### Passage for review

Two years ago, the inaugural issue of The Socionomist published Alan Hall's landmark study, "A Socionomic View of Epidemic Disease," which examined the correlation between social mood and public health. Here is an excerpt of Hall's report (available in full, here):
 
As recently as 2000, public health officials said measles had been eradicated from the United States, but in 2008, cases resurged to their highest level since 1996.
 
The CDC’s most recent U.S. data (through July 31, 2008) shows a 68% increase over the number of measles cases reported in all of 2007.
 
 The recent “unprecedented” measles outbreak in the U.S., along with similar outbreaks in Switzerland, U.K, Australia, and Vietnam, were fueled by complacency, reduced funding, and importation via travel and immigration—all symptoms of the peak in positive social mood that augured a major trend change.
 
The popularity of the anti-vaccination movement in the U.S. and Europe is another indication of social confidence about the state of human health. Complacency about disease may be the ultimate expression of overconfidence.
 
                                                                                                                The Socionomist, April 2009
 
In the same report, Hall wrote that “Socionomics posits that the trends in social mood—widely-shared feelings including those of optimism and pessimism—unfold in a hierarchical pattern of similarly-shaped waves that are visible in charts of stock prices, our most sensitive meter of social mood. Major epidemics occur near lows in social mood—often near significant, fearful bottoms in stock prices—and can persist well into the subsequent uptrend.”
 
We published that first issue of The Socionomist in the midst of a major market change. Each month since then, our team has helped subscribers "immunize" themselves against the social mood changes that drive the financial markets and other social events.
 
In the context of current market activity, this latest news is an obvious reminder of the relevance of the socionomic perspective to public health.

######
### Dataset section

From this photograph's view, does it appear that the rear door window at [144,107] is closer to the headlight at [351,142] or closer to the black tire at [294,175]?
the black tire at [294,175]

######

What is needed: In the passage about social mood and disease, what increase in U.S. measles cases did the CDC data through July 31, 2008 show compared with all of 2007? Rely only on the passage about social mood and disease.

Written response: A 68% increase.